# Directive
Collect every line of the entries below that contains the word "desert", and copy each one out in full.

(Spatial questions about scenes)
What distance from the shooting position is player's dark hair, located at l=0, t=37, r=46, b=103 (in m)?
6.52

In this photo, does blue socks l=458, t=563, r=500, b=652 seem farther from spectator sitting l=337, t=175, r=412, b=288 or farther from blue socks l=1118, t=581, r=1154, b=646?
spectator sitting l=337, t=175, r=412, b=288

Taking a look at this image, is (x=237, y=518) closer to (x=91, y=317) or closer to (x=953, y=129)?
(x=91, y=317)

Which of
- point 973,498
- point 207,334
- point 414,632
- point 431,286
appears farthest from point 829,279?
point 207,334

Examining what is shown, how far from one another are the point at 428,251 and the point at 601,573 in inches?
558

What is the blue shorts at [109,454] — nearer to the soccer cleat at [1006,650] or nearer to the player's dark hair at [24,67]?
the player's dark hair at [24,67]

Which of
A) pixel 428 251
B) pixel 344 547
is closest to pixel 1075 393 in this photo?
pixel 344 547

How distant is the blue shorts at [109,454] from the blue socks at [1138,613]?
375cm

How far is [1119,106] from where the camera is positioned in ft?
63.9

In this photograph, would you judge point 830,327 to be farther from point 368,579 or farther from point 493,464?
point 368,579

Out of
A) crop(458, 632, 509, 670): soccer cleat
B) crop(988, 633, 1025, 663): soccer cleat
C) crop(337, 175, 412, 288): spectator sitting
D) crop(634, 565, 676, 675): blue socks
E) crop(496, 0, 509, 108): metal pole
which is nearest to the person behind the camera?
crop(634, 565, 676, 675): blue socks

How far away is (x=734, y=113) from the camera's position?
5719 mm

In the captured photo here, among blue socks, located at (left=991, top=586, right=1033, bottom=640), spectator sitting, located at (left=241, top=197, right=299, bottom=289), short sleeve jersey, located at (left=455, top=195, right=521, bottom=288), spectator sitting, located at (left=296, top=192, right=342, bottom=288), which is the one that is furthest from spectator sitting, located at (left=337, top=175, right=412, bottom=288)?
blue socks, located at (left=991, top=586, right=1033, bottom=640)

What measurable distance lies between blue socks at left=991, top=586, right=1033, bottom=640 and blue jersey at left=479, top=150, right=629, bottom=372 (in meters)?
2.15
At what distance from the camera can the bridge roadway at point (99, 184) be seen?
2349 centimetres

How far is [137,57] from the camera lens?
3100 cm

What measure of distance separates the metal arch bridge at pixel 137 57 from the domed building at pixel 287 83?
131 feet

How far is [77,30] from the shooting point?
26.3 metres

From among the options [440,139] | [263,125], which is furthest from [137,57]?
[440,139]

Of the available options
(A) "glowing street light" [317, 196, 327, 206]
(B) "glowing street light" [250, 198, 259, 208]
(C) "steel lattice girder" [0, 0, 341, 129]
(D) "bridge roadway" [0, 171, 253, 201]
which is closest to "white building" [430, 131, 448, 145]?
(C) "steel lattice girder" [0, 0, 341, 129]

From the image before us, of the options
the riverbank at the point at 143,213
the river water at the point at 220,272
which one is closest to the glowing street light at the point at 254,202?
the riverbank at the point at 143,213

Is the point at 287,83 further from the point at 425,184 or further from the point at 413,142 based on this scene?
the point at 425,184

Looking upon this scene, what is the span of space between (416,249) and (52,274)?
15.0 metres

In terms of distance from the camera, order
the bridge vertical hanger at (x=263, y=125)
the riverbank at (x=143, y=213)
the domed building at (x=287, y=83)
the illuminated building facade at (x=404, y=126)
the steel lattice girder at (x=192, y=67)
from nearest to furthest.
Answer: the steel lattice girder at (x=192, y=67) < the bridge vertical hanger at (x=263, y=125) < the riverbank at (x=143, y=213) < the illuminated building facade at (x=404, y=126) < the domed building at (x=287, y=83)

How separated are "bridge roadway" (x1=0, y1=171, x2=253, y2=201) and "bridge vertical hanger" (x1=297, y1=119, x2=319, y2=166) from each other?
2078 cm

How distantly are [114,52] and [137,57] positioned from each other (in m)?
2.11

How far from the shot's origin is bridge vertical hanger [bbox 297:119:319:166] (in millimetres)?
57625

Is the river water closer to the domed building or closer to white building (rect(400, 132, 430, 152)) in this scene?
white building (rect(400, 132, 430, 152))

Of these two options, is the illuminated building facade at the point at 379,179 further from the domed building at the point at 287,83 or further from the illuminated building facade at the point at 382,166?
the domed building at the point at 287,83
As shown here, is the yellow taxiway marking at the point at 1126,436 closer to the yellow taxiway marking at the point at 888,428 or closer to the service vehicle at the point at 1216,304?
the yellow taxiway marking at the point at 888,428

---

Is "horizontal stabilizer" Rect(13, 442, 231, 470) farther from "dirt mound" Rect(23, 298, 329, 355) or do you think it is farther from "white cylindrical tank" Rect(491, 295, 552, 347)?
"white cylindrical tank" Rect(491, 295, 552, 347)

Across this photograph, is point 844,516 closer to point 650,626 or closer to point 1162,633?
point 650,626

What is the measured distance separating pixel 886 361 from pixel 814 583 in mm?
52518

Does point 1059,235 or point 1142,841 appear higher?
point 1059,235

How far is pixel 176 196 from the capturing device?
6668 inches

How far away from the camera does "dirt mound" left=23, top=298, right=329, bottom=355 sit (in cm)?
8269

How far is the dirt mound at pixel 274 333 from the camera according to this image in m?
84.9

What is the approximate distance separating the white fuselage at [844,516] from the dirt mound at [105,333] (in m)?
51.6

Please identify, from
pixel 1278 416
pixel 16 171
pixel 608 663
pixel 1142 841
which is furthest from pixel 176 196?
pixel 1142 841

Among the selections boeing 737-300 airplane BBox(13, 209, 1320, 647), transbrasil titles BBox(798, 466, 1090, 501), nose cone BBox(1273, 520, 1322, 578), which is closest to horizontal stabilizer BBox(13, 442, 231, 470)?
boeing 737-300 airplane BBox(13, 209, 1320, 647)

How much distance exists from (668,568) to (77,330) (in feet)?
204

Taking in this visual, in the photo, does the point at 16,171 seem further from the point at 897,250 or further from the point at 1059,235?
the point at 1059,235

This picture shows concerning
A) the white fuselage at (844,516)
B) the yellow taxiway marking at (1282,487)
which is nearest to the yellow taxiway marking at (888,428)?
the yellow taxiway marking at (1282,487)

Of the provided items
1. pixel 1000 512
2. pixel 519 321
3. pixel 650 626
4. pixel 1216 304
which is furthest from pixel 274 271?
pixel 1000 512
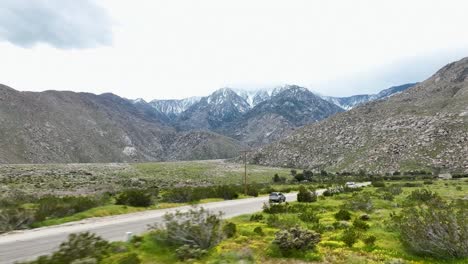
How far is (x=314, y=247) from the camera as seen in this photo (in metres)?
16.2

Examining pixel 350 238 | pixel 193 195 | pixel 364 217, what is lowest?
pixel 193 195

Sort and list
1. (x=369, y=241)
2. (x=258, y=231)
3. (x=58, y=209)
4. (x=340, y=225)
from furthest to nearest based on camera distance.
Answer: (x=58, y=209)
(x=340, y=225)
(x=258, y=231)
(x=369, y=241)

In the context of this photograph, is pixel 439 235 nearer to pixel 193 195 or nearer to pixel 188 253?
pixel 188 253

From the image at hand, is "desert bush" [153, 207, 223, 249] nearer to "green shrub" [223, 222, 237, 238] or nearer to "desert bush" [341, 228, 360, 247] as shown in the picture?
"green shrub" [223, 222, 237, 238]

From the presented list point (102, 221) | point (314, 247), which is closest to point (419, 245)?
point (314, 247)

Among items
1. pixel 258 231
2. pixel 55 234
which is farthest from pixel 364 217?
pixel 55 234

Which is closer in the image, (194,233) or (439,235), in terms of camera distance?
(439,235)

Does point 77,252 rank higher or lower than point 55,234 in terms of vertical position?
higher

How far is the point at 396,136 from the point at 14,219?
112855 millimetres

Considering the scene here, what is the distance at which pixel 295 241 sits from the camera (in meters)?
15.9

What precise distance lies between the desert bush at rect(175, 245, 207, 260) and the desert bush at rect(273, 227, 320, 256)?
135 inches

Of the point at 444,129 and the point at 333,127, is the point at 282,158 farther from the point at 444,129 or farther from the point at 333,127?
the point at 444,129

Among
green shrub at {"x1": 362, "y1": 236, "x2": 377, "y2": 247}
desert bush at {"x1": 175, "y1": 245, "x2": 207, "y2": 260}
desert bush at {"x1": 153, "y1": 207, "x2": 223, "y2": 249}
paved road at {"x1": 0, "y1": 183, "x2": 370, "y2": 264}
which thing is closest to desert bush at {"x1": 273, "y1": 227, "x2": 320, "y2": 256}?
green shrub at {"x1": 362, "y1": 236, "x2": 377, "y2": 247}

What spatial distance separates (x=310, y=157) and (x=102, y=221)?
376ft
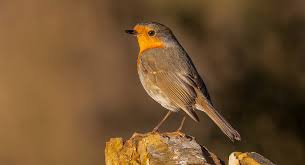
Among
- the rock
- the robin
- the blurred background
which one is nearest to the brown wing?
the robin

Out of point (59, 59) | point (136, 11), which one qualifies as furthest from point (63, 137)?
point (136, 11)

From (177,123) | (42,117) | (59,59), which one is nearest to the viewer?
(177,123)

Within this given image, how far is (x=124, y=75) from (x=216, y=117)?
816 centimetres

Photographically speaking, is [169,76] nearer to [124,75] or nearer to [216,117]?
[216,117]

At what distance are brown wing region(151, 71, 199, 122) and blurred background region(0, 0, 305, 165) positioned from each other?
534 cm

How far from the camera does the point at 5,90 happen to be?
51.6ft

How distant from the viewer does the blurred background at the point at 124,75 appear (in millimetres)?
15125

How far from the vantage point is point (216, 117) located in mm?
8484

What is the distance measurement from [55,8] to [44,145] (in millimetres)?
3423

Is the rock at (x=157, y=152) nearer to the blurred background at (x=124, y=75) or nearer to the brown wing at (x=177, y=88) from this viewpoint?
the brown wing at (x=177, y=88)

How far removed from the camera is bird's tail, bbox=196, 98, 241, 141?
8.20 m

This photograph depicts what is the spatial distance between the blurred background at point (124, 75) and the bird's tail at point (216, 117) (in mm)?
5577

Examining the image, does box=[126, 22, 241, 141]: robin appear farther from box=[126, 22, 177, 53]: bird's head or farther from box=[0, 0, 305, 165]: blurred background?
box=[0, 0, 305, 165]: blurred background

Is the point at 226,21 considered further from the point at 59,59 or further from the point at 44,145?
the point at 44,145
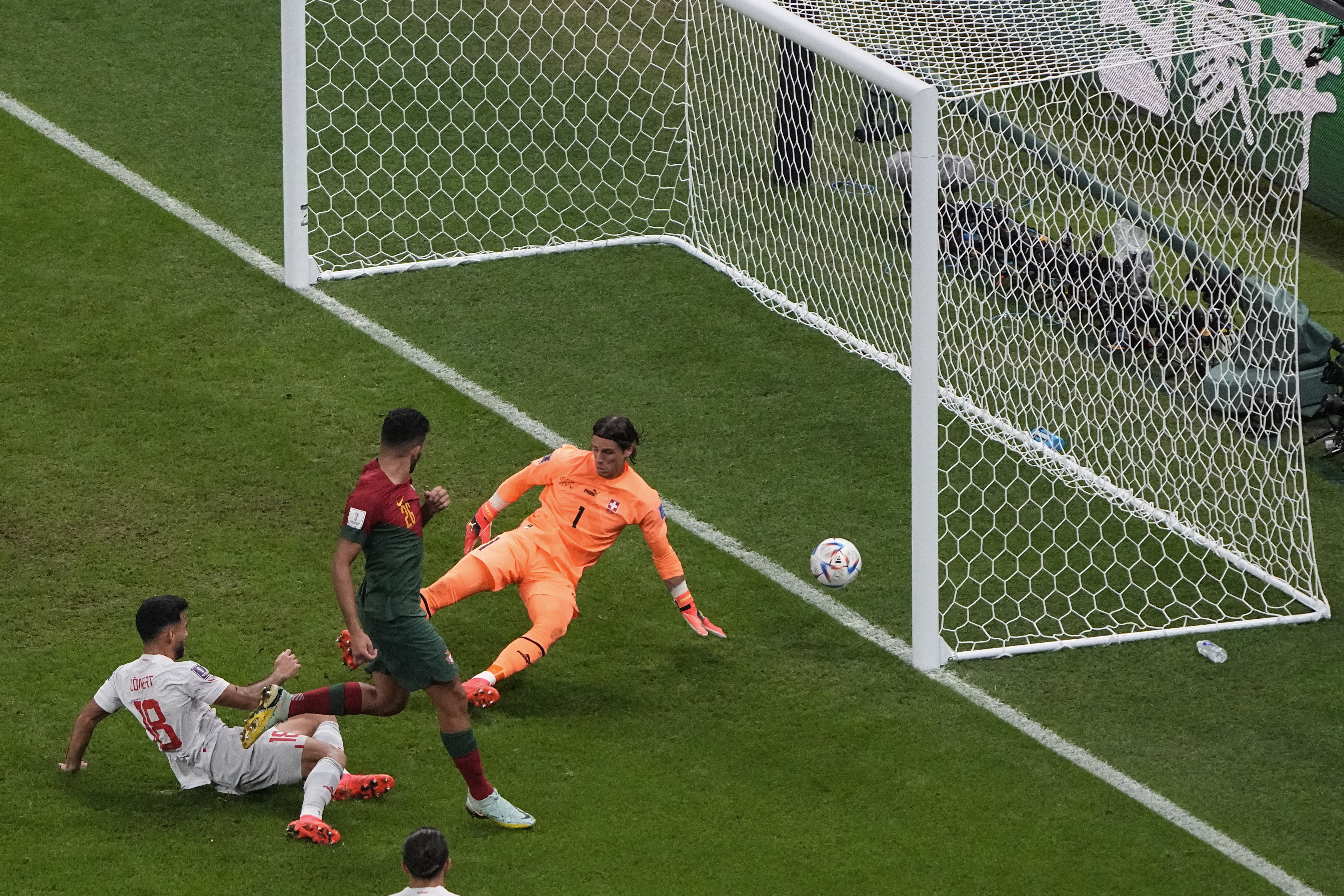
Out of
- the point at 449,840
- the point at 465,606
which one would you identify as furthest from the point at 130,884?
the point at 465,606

...

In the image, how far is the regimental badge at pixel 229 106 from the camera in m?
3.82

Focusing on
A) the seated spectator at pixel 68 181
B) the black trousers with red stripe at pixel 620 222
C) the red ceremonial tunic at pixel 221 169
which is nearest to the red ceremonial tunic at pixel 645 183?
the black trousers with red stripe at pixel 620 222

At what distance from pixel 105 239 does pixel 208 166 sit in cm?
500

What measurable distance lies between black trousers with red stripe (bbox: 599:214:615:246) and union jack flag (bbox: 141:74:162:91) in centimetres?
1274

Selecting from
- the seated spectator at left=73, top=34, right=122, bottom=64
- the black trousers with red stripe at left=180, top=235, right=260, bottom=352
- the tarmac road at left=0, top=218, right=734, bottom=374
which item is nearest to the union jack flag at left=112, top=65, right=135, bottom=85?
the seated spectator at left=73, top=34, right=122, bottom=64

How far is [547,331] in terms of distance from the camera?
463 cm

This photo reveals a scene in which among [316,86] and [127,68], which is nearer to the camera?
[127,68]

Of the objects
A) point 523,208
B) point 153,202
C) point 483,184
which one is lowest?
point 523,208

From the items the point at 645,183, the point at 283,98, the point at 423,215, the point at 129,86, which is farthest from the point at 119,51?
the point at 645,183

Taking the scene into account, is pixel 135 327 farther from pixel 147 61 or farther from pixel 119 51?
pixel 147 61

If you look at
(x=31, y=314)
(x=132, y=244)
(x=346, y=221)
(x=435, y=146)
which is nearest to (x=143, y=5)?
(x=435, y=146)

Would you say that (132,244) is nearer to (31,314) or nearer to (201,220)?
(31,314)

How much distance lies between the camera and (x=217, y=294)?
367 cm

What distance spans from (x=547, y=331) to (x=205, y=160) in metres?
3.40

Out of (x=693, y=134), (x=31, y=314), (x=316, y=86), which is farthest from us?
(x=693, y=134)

# Output below
From the image at hand, is "desert bush" [153, 207, 223, 249] nearer to "green shrub" [223, 222, 237, 238] or nearer to "desert bush" [341, 228, 360, 247] as shown in the picture?
What precise distance lies between the desert bush at rect(175, 245, 207, 260) and the desert bush at rect(273, 227, 320, 256)?
desert bush at {"x1": 175, "y1": 245, "x2": 207, "y2": 260}
desert bush at {"x1": 153, "y1": 207, "x2": 223, "y2": 249}
which thing is closest to desert bush at {"x1": 273, "y1": 227, "x2": 320, "y2": 256}?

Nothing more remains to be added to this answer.